If the pond is 6 feet deep or more, there is little chance a fire-rescue squad will get to you in time to help, so don’t wait.

And don’t try to open your door. Water pressing against it from the outside will almost certainly make that impossible.

Instead, roll down a window. Power windows should still work even though your electrical system is now wet. Just make sure the key is still in the “on” position.

Push yourself up through the opening and swim to safety, experts advise.

If you have children in the vehicle, free them first, push them through the window, and then swim out behind them.

If your power windows don’t work, break a window. There are small, inexpensive tools designed specifically for the job.

One brand is ResQMe. Another is CRKT ExiTool. Others are shaped like a small hammer. They typically have a small, pointed metal tip and a knife blade so you can cut through your seatbelt.

Smash the window with the metal tip.

Some bad news: Some car manufacturers now use laminated window glass that won’t shatter on impact and allow your escape. You should be able to tell by reading the small print on the windows whether yours is one.

Even still, there are other ways you can escape.
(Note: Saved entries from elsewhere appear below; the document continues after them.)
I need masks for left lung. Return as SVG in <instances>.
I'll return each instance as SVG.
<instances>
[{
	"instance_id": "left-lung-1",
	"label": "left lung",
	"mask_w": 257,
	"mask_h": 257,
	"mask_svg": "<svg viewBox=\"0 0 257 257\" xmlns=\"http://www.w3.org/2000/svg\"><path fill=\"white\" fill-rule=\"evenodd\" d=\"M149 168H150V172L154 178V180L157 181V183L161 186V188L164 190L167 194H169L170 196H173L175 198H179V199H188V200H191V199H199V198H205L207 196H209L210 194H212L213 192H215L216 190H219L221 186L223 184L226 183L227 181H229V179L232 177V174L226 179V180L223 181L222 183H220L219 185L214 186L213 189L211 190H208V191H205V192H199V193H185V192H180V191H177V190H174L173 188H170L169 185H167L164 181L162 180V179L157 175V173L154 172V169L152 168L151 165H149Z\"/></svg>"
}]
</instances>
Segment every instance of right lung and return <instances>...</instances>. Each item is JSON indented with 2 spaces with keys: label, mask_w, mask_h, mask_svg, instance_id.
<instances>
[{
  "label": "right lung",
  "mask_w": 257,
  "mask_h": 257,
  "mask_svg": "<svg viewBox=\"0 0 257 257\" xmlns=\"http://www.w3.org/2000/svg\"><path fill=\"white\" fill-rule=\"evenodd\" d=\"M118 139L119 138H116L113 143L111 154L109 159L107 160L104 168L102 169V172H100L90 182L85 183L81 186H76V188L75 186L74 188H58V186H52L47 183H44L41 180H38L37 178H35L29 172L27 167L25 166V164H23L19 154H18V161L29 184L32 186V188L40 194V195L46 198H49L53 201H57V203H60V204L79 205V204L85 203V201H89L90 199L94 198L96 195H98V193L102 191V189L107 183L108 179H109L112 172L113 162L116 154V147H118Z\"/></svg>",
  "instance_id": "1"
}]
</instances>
Climb into the back seat, face the rear of the car, brace your back against the front seat and with your feet and press hard against the back windshield, trying to break the seal around its edge so you can push it away and swim to safety.

If that fails, try to find an air pocket. One often forms near the roof in the back of the car. Once enough water has flooded into the passenger compartment, the water pressure on the doors will equalize and you may be able to open a door and swim out.